John tells us about his role in Geosciences, as well as his love of field work and the great outdoors. 

Tell us about your role at the University.

I am a Professor in the School of Geosciences. I specialise in helping oil companies understand the sub-surface by using outcrop analogues. A good analogue is a large cliff that has similar properties to the rocks in the subsurface that we can see because they are only sample with narrow, widely spaced boreholes.  Over the last 15 years I have pioneered the use of “Virtual Outcrops” which are photorealistic 3D computer models of cliffs, which allow us to capture the cliff sections accurately on the workstation. 

We started collecting those data using expansive laser scanners but now we use drones and the work flows and ideas we developed have become far more mainstream, it’s very satisfying. It’s also exciting to keep looking for new ways to develop the applications of the technology. We just completed a great project that involved thermally mapping an active volcano, so it’s not all industry related but really exciting. I also teach on the Petroleum Geology Masters Course which I love doing and have several admin roles which I don’t love.  

How do you usually start your day?

If I am at home and not doing fieldwork I get up, have a cup of tea, make breakfast for the kids and then go out to feed the sheep and let the chickens out. Then clear up the breakfast stuff and drive to work. Once in work, it’s highly varied but I’ll grab a coffee from Kilau and plan my day. 

What brought you to the University of Aberdeen?

I lived in Norway for ten years and loved it over there but my wife and I decided that we wanted our children to grow up in the UK. We started looking for a somewhere to repatriate to but as she works in the oil industry that limited our options. London is my worst nightmare so Aberdeen was the obvious choice. We bought a derelict farm which overlooks the sea, just south of Dunnottar; spent 2 years rebuilding it and moved in the week after our second child was born. We love Aberdeenshire, the sea, the mountains, great access to beautiful outdoors, it’s a fantastic place to live and raise a family.

What’s your favourite thing about your job?

Ask any geologist and they will invariably say the best part of the job is fieldwork. I spend about a third of the year in various exciting and beautiful parts of the World such as Utah (my second home), southern Africa, South America and all over Europe. There is a saying that “the worst day in the field is better than any day in the office” and I am always very happy to be out in the field with good friends and colleagues, learning new things.

What are your work priorities at the moment?

We have a large industry funded consortium called SAFARI which has built a global database of virtual geological outcrops which helps the sponsoring companies understand the subsurface better.
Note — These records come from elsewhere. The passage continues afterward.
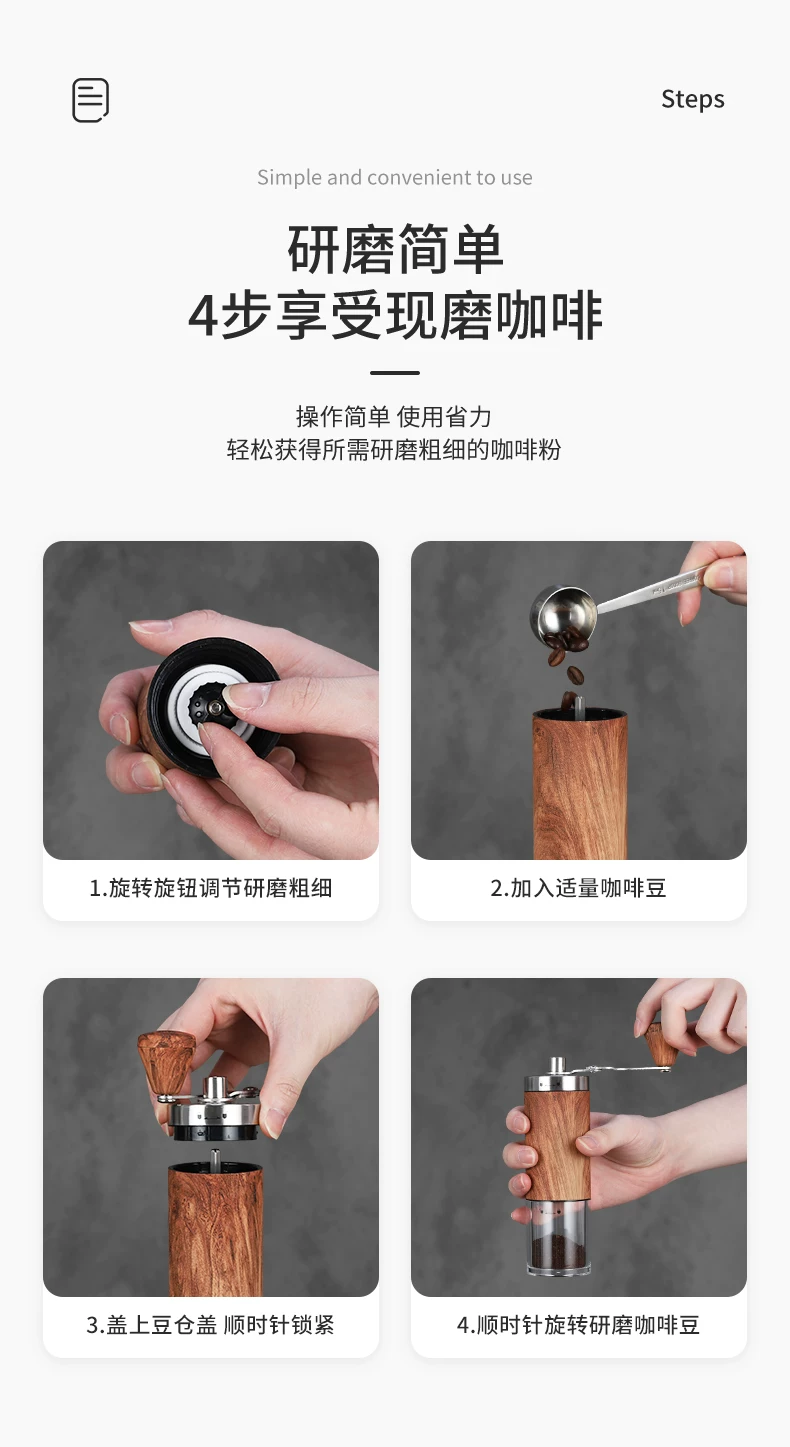 Steps

Simple and convenient to use

研磨简单
4步享受现磨咖啡

操作简单 使用省力
轻松获得所需研磨粗细的咖啡粉

1.旋转旋钮调节研磨粗细

2.加入适量咖啡豆

3.盖上豆仓盖 顺时针锁紧

4.顺时针旋转研磨咖啡豆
We are just about to launch the fourth phase and I am trying to get everything in place for that. We are leaving soon for 8 days in the Spanish Pyrenees with our Masters students, so I am also making final preparation for that. 
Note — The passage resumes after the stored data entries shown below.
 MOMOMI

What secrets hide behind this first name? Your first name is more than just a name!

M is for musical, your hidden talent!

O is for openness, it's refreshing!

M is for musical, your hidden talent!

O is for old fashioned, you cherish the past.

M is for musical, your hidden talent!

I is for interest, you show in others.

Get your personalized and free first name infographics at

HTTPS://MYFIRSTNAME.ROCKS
How do you like to relax outside work?

I have two young daughters, so much of my spare time is spent taxi driving them to various activities. We keep rare breed sheep that were originally from Orkney on our farm so there are always jobs that need doing around the place. Away from home I have always been active in outdoor sports, especially climbing and mountaineering. I also enjoy mountain biking and sea kayaking and I am enjoying watching my girls develop their passion for the outdoors. My eldest daughter is a great climber and the youngster loves biking. There is never enough time for the fun stuff.